*WHAT THE TASK ASKS*: With pictures omitted, transcribe exactly the lines from the one containing "Stage 1 Race" to the end of the records below.

(Items from a data source)
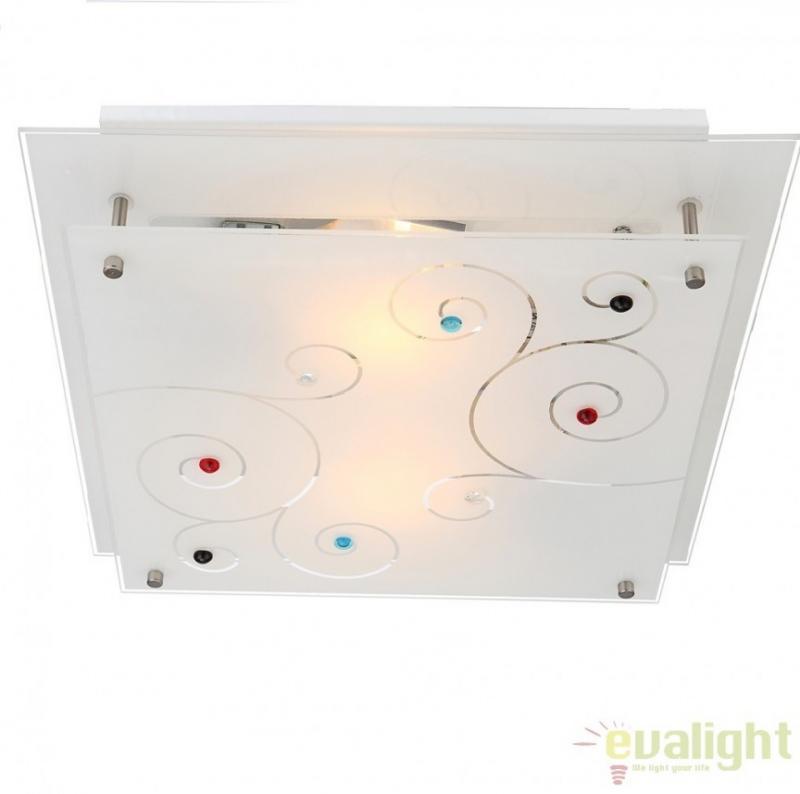 Plafoniera moderna, dim. 32x32cm, Regius 48140-2 Globo Lighting
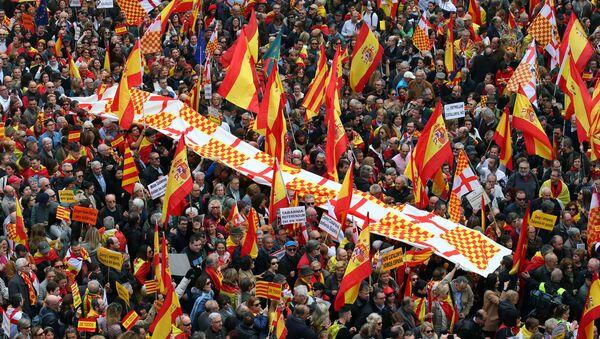 Marcha de la Plataforma 'Tabarnia' en Barcelona, España - Sputnik Mundo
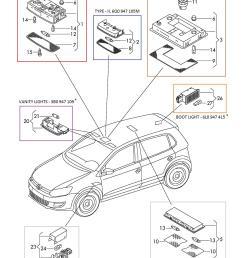 vw headlamp switch wiring diagram [ 1246 x 1624 Pixel ]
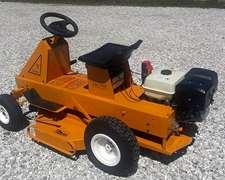 Minitractor Zampa 75-arranque Eléctrico Y Manual Motor 13hp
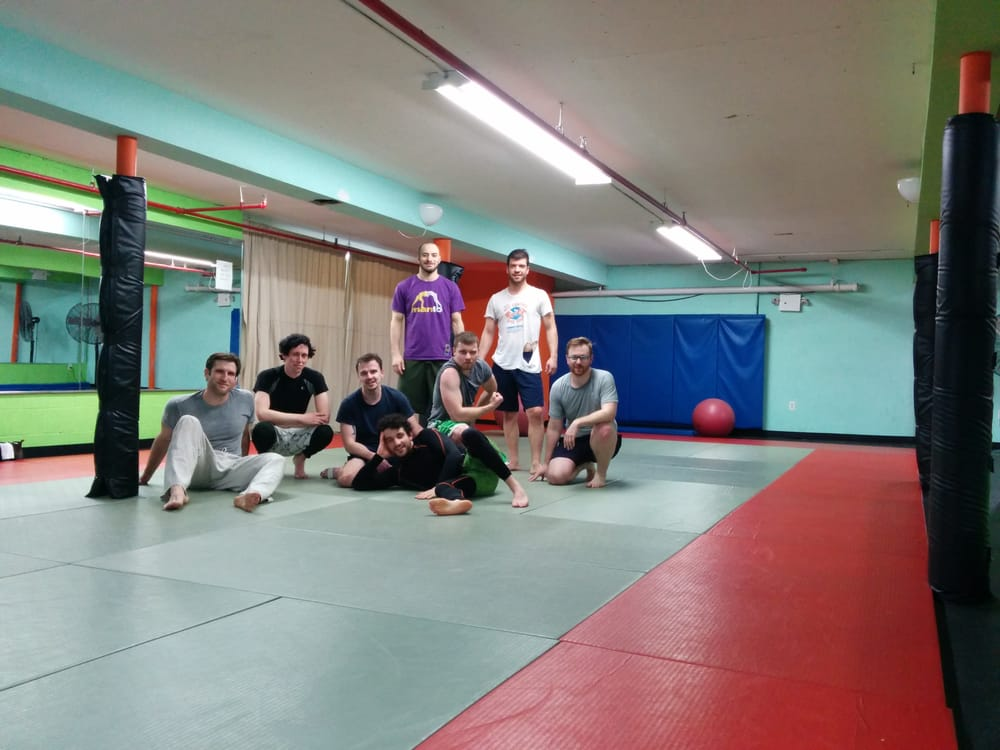 Greenpoint Grappling Club: 169 Calyer St, Greenpoint, NY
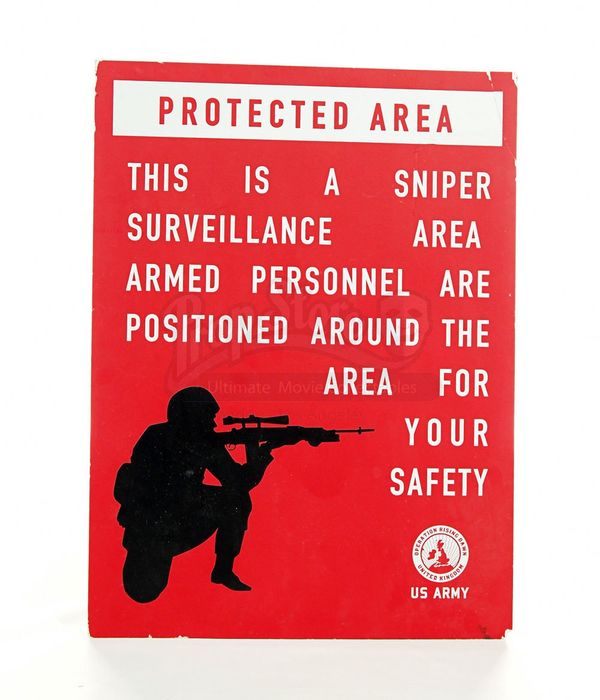 28 Weeks Later - Protected Area Sign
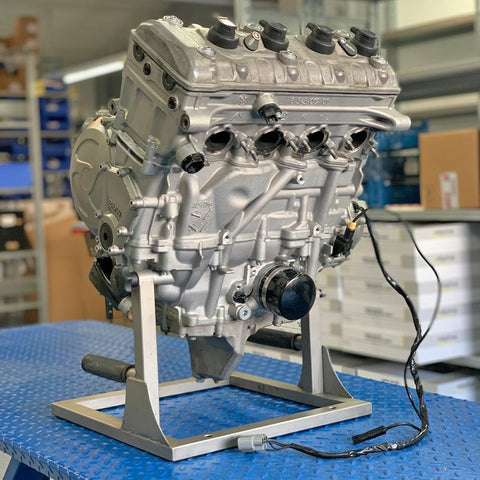 "Motorrad-One (""M1"") Stage 1 Race Engine SSTK BMW S1000RR (2010-2018)"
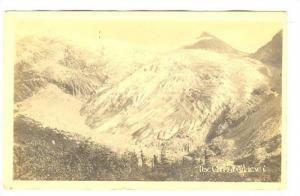 RP; The Great Glacier, Glacier , B.C. Canada , 00-10s S.H.BAKER Photo postcard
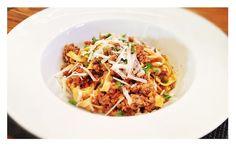 Popchef Sami Kuronen: Ragú ja itse tehty tuorepasta  #pastakone #Marcato Atlas #tuorepasta #resepti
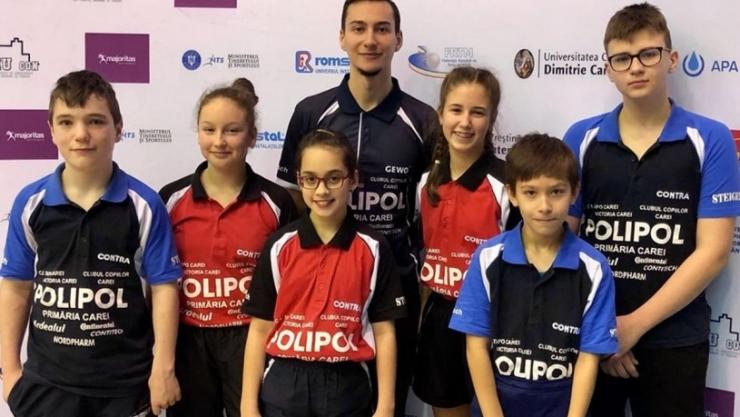 Tenis de masă | Juniorii sătmăreni au participat la Campionatul Național pe echipe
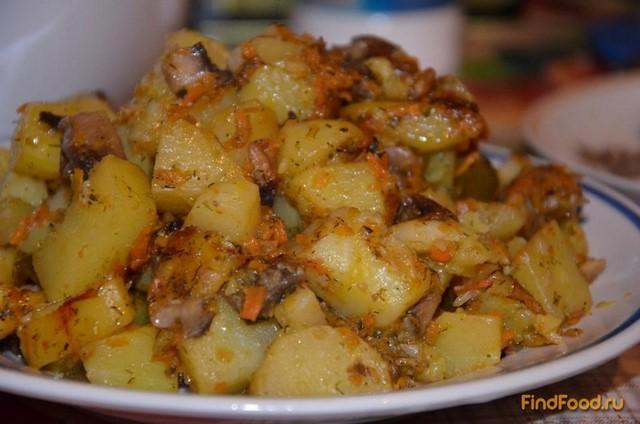 Рецепты для мультиварки картошка тушеная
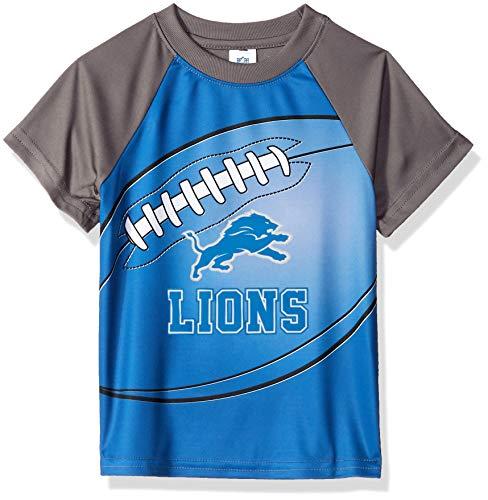 NFL Detroit Lions Unisex Short-Sleeve Tee, Blue, 3T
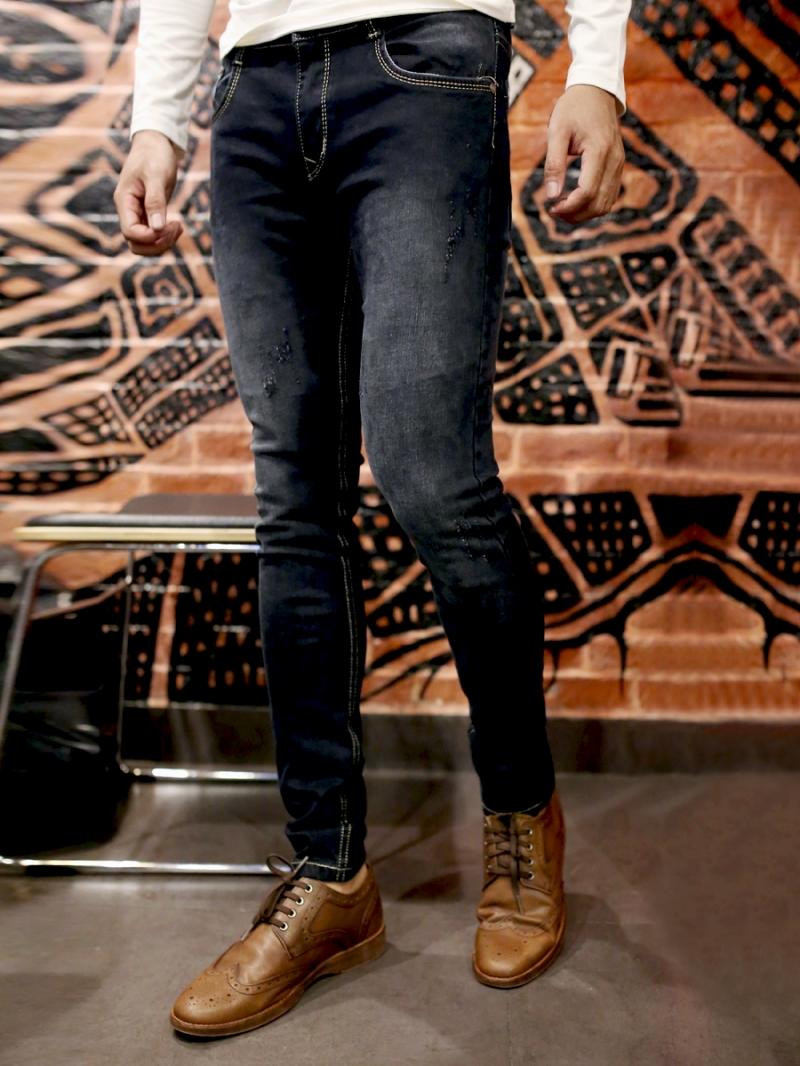 Quần jean skinny đen qj1387 - 3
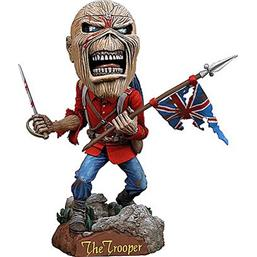 Iron Maiden: Eddie The Trooper Head Knocker 18 cm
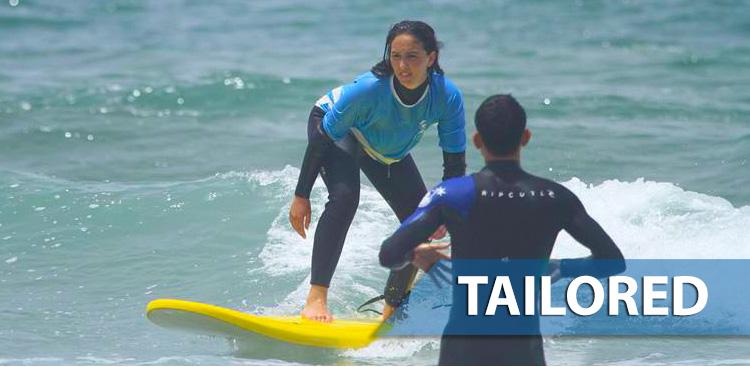 École de Surf Agadir Maroc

*EXERCISE ANSWER*:
 "Motorrad-One (""M1"") Stage 1 Race Engine SSTK BMW S1000RR (2010-2018)"
 RP; The Great Glacier, Glacier , B.C. Canada , 00-10s S.H.BAKER Photo postcard
 Popchef Sami Kuronen: Ragú ja itse tehty tuorepasta  #pastakone #Marcato Atlas #tuorepasta #resepti
 Tenis de masă | Juniorii sătmăreni au participat la Campionatul Național pe echipe
 Рецепты для мультиварки картошка тушеная
 NFL Detroit Lions Unisex Short-Sleeve Tee, Blue, 3T
 Quần jean skinny đen qj1387 - 3
 Iron Maiden: Eddie The Trooper Head Knocker 18 cm
 École de Surf Agadir Maroc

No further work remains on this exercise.